Ils étaient assis à côté de nous, dans un restaurant que j’aime beaucoup, Chez Marianne, dans le Marais (3e). Les tables sont si rapprochées qu’on peut finir par tout savoir de la vie intime de ses voisins.
Ils ne parlaient qu’anglais; un couple de Brits si je me fie à l’accent mais il aurait pu être Australien, un rouquin, aimable, souriant et tout. Je les ai aidés à choisir dans le menu, des zakouskis et autres mézés moyen-orientaux. Elle était muette comme une carpe. Un peu agacée, même, mais je n’ai pas trop fait attention.
Plus tard, durant le repas, elle a délaissé la conversation en panne sèche, pour se consacrer à son BlackBerry. Mon B et mon beau-fils les observaient du coin de l’oeil, un peu interloqués. Il faut dire que nous utilisons rarement nos téléphones portables devant eux et encore moins pour envoyer un courriel. La politesse que nous tentons de leur inculquer passe également par le b.a.-ba des nouvelles technologies.
Lui, fixait l’entrée et le plafond tandis qu’elle fixait ses genoux et répondait à un courriel, apparemment urgent. Plus le temps passait et plus la tension montait. Nos gamins étaient de moins en moins discrets et nous nous lancions des regards amusés et consternés. Combien de temps allait-il tenir encore? Quinze minutes s’étaient déjà écoulées et pas une fois elle n’avait levé les yeux vers lui.

**Données fournies:**
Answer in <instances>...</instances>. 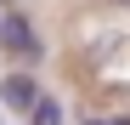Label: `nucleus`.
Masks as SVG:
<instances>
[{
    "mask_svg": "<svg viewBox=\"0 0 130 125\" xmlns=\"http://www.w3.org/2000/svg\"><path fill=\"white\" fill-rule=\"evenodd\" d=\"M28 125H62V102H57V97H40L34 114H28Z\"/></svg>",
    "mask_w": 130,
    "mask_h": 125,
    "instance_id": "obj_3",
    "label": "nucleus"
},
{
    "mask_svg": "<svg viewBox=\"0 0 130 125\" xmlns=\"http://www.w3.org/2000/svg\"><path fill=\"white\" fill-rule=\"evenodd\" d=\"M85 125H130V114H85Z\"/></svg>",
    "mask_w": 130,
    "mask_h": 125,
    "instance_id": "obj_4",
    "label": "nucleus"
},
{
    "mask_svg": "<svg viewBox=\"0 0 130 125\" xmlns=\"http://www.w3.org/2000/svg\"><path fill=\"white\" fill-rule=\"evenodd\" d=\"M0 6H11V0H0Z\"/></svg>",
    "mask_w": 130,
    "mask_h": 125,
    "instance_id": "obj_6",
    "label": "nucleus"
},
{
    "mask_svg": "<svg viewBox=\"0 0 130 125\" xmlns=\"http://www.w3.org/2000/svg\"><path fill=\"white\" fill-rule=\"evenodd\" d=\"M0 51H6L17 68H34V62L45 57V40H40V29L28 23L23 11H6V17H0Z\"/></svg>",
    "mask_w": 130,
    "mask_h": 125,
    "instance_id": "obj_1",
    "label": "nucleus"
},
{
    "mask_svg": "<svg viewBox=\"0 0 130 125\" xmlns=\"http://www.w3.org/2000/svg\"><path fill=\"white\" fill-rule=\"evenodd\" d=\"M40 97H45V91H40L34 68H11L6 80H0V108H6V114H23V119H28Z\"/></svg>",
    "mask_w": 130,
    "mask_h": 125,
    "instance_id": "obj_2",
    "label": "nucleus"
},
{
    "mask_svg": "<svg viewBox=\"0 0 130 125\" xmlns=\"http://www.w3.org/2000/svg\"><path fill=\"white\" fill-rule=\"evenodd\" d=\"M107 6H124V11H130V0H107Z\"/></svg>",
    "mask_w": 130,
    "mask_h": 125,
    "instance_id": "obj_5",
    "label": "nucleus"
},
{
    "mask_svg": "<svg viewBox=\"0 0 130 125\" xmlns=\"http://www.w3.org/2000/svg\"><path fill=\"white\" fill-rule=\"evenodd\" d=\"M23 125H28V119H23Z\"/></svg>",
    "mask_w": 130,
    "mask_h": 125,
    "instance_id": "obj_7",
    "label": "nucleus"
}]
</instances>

**Consigne 1:** Pourriez-vous transcrire fidèlement le passage du récit du dîner Chez Marianne qui commence aux mots « Lui, fixait l’entrée » et se termine après « yeux vers lui. » ?
**Consigne 2:** Dans le récit du dîner Chez Marianne, pourquoi les enfants observaient-ils le couple voisin du coin de l'œil, un peu interloqués ? Répondez en une à trois phrases.

**Réponse 1:**
Lui, fixait l’entrée et le plafond tandis qu’elle fixait ses genoux et répondait à un courriel, apparemment urgent. Plus le temps passait et plus la tension montait. Nos gamins étaient de moins en moins discrets et nous nous lancions des regards amusés et consternés. Combien de temps allait-il tenir encore? Quinze minutes s’étaient déjà écoulées et pas une fois elle n’avait levé les yeux vers lui.

**Réponse 2:** Les adultes de leur table utilisent rarement leur téléphone portable devant eux, et encore moins pour envoyer un courriel. La politesse qu'on tente de leur inculquer passe aussi par le b.a.-ba des nouvelles technologies.